##### DATA
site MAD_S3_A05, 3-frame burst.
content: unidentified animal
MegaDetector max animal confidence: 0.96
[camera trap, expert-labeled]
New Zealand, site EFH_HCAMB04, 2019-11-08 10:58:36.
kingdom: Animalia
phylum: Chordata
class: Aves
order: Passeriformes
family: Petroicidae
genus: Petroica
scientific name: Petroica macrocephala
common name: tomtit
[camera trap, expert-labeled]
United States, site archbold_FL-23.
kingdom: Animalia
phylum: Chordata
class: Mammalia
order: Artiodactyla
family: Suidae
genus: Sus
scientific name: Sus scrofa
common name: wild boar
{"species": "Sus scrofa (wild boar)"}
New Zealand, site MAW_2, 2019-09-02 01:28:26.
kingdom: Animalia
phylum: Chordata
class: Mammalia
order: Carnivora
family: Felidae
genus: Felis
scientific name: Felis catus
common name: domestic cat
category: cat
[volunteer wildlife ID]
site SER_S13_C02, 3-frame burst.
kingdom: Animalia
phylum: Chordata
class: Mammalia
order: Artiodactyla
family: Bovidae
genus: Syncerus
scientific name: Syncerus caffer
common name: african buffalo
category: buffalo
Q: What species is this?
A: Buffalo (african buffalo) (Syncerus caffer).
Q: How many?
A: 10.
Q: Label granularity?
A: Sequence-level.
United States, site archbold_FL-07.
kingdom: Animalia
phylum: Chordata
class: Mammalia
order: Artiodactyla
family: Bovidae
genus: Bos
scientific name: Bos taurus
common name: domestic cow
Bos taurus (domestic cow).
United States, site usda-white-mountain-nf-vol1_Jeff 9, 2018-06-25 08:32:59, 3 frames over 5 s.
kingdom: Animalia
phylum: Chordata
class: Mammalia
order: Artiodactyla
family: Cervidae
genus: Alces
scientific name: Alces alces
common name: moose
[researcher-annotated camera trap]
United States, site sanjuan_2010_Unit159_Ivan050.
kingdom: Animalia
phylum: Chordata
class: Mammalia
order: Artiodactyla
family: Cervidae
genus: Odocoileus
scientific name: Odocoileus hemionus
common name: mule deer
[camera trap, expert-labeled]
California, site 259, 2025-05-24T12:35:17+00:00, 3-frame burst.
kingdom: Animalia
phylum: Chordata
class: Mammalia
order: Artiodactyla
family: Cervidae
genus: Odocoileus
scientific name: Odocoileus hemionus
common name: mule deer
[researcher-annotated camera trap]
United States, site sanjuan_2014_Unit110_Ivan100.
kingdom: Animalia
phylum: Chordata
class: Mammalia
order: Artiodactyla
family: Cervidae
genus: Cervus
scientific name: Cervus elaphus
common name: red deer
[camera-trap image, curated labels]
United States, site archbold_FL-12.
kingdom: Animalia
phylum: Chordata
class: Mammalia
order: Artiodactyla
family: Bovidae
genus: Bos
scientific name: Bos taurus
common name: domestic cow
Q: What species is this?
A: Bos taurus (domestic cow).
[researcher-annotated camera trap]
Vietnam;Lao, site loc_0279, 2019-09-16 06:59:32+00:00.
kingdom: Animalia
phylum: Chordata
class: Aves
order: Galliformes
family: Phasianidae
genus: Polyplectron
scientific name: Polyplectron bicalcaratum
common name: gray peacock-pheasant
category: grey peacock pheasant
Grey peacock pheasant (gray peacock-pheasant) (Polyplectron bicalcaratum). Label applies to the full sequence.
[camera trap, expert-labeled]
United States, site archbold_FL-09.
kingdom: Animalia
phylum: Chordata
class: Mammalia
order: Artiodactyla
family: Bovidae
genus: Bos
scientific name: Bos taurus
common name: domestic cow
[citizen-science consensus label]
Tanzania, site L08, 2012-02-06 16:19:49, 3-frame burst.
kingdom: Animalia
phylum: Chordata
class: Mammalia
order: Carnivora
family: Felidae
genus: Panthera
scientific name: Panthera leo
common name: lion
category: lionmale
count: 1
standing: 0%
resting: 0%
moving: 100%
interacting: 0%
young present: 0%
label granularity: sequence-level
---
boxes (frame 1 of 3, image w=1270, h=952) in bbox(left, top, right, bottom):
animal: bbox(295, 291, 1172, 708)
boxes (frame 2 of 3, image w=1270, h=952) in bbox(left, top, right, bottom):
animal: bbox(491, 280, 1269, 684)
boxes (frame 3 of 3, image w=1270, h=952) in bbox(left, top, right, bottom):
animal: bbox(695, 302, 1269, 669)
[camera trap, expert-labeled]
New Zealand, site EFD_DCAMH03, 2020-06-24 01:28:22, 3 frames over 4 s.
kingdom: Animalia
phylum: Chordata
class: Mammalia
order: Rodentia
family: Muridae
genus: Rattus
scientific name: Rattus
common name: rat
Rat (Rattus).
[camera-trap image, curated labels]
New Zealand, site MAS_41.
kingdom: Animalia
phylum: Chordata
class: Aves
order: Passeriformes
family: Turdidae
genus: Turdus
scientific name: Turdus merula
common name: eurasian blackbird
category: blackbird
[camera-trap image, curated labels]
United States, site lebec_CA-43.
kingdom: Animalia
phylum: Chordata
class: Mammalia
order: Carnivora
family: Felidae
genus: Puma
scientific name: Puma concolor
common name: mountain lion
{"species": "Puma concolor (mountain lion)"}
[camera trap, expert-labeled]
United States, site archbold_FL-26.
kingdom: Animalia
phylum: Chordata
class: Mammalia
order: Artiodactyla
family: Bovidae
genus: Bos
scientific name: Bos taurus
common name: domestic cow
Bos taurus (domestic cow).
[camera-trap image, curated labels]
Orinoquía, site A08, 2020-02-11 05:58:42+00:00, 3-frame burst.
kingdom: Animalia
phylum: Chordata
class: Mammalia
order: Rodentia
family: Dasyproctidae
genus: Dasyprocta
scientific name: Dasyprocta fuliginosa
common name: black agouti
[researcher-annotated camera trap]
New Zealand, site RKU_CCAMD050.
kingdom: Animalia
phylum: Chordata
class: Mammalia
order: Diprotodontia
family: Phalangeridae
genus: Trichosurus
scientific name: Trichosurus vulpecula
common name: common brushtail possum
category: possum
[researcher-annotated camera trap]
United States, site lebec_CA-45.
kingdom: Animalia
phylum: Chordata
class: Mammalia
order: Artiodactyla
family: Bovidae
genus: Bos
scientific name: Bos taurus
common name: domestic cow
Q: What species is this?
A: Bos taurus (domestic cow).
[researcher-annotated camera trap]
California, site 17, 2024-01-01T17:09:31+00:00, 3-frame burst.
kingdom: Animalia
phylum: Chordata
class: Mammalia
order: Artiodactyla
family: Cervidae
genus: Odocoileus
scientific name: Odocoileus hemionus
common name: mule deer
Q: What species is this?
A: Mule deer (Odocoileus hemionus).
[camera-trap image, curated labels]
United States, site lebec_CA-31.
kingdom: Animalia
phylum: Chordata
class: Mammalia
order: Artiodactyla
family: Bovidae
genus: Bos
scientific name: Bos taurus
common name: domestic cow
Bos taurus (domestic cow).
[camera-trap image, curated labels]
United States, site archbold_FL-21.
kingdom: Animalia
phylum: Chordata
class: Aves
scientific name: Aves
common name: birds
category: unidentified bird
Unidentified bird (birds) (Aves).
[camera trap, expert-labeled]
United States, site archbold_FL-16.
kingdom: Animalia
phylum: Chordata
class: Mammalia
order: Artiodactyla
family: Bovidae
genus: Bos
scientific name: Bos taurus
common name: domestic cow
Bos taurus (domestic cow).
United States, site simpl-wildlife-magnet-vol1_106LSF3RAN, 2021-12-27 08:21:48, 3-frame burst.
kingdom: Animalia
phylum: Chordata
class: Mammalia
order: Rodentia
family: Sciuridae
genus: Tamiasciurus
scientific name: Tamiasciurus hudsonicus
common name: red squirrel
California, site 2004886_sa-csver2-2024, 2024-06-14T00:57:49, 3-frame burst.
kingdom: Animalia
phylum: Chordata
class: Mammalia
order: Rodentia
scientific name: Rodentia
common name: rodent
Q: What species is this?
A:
##########
PROBLEM TO SOLVE >> When the line with "common name: wild boar" is reached in the data above, begin copying, and stop after the line with "scientific name: Syncerus caffer"; copy each line exactly, both ends included.

EXERCISE OUTPUT >>
common name: wild boar
{"species": "Sus scrofa (wild boar)"}
New Zealand, site MAW_2, 2019-09-02 01:28:26.
kingdom: Animalia
phylum: Chordata
class: Mammalia
order: Carnivora
family: Felidae
genus: Felis
scientific name: Felis catus
common name: domestic cat
category: cat
[volunteer wildlife ID]
site SER_S13_C02, 3-frame burst.
kingdom: Animalia
phylum: Chordata
class: Mammalia
order: Artiodactyla
family: Bovidae
genus: Syncerus
scientific name: Syncerus caffer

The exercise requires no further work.